Non-New York Convention awards can only be enforced by applying for leave to execute from the Court. This is done in the same way as above for the New York Convention Awards. The only difference is that the Court has slightly broader powers to refuse leave, as discussed below. The general position is, however, that it is still for the defendant to show that any of the circumstances for refusal of leave exist.

Section 83(1) of the Arbitration Act provides that enforcement of a non-convention award can be refused in identical circumstances as under s.86(2) for Convention awards, with the addition of the following circumstances under s.83(2) (which do not apply for Convention awards):

  • The award is in respect of a matter which is not capable of settlement by arbitration under the laws of the Virgin Islands
  • It would be contrary to public policy to enforce the award, or

For any other reason, the Court considers it appropriate to do so.

How are judgments generally enforced in the BVI?

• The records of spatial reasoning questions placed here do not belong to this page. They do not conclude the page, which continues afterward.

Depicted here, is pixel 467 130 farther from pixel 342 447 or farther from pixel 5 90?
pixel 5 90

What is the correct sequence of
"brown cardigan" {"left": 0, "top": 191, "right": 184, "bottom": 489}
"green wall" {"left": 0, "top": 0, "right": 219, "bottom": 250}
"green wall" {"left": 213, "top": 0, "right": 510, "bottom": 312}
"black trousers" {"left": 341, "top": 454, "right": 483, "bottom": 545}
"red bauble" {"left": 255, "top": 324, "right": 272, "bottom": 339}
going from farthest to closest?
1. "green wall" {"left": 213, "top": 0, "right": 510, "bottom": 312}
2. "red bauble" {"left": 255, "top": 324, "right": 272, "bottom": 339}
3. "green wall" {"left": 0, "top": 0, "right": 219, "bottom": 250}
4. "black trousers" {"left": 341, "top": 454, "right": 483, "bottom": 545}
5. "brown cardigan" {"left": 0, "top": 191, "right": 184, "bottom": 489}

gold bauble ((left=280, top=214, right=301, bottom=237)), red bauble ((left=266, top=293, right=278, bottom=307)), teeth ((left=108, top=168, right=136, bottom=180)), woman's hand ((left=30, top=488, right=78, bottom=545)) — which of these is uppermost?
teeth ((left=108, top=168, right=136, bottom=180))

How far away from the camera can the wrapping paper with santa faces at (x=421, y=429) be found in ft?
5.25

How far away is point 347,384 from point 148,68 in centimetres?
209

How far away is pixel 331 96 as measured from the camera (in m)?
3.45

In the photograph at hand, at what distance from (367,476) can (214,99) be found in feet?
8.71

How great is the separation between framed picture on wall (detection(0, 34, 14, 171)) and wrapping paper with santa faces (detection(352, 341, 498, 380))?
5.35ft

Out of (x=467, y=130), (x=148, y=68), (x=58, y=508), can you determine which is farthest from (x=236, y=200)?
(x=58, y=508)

Once a foreign judgment or arbitration award has been domesticated and has become a BVI judgment, CPR 45 provides for the following methods of enforcement:

  • A charging order under CPR 48
  • A garnishee order under CPR 50
  • A judgment summons under CPR 52
  • An order for the seizure and sale of goods under CPR 46; or
  • An order for the appointment of a receiver under CPR 51

Generally, when people or companies seek to enforce foreign judgments or arbitration awards in the BVI, they have reason to believe that the judgment debtor owns assets in the BVI, usually in the form of shares in a BVI company. Therefore, the most common method of enforcement used when seeking to enforce a foreign judgment is to seek a charging order over the shares in the relevant BVI company owned by the debtor.

This is done by joining the company to the proceedings and seeking a provisional charging order, which can then be converted into a complete one. There is no requirement to serve the application for an interim charging order on the judgment debtor, and the order granting the relief is simply served once it has been made. The judgment debtor will, however, then have the opportunity to object to the provisional charging order being made final. Once a final charging order has been granted, a judgment debtor will usually apply for the appointment of a receiver and an order for sale. The receiver is then often able to vote him or herself on to the board of the company, which forms the judgment debtor's asset and ultimately sells assets.

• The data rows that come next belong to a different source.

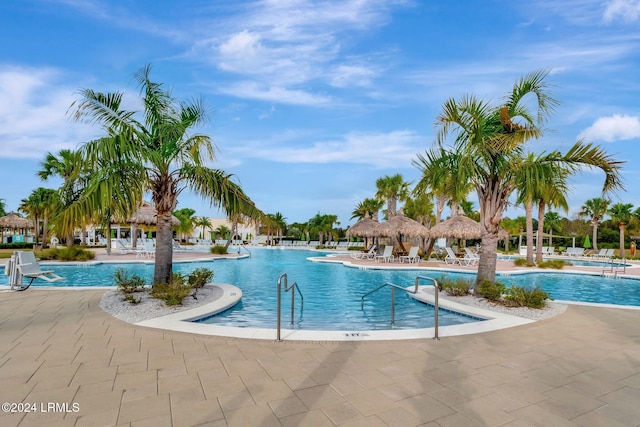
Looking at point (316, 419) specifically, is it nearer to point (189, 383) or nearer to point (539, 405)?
point (189, 383)

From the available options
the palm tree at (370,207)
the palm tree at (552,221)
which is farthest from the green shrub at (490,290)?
the palm tree at (552,221)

Would it also be possible to appoint liquidators to enforce foreign judgment or arbitration awards?

If there is a clear judgment for a monetary sum against a BVI company, it is also possible to apply to appoint a liquidator over the company. Generally, a statutory demand will be served on the company first to allow it to pay. Still, if this is not satisfied or set aside, then the judgment creditor can move straight to the appointment of a liquidator. The liquidator will then enter the company to realise assets to pay the debt.

What if there is a risk of dissipation once enforcement proceedings are commenced?

It is common for judgment creditors who may have discovered that the judgment debtor has assets in the BVI to fear that once the enforcement proceedings are brought, the debtor will dissipate assets. For this reason, freezing relief is often granted at the same time as the claim is issued. This means the order granting the freezing injunction can be served simultaneously with the order registering the judgment or award.

If the matter needs to proceed by common law enforcement, then the injunction can also be sought and obtained at the time of filing so that when the claim is served, it is served with the freezing injunction. To get freezing relief, however, it is necessary to have tangible evidence (not simply a suspicion) of a risk of dissipation.

The content of this article is intended to provide a general guide to the subject matter. Specialist advice should be sought about your specific circumstances.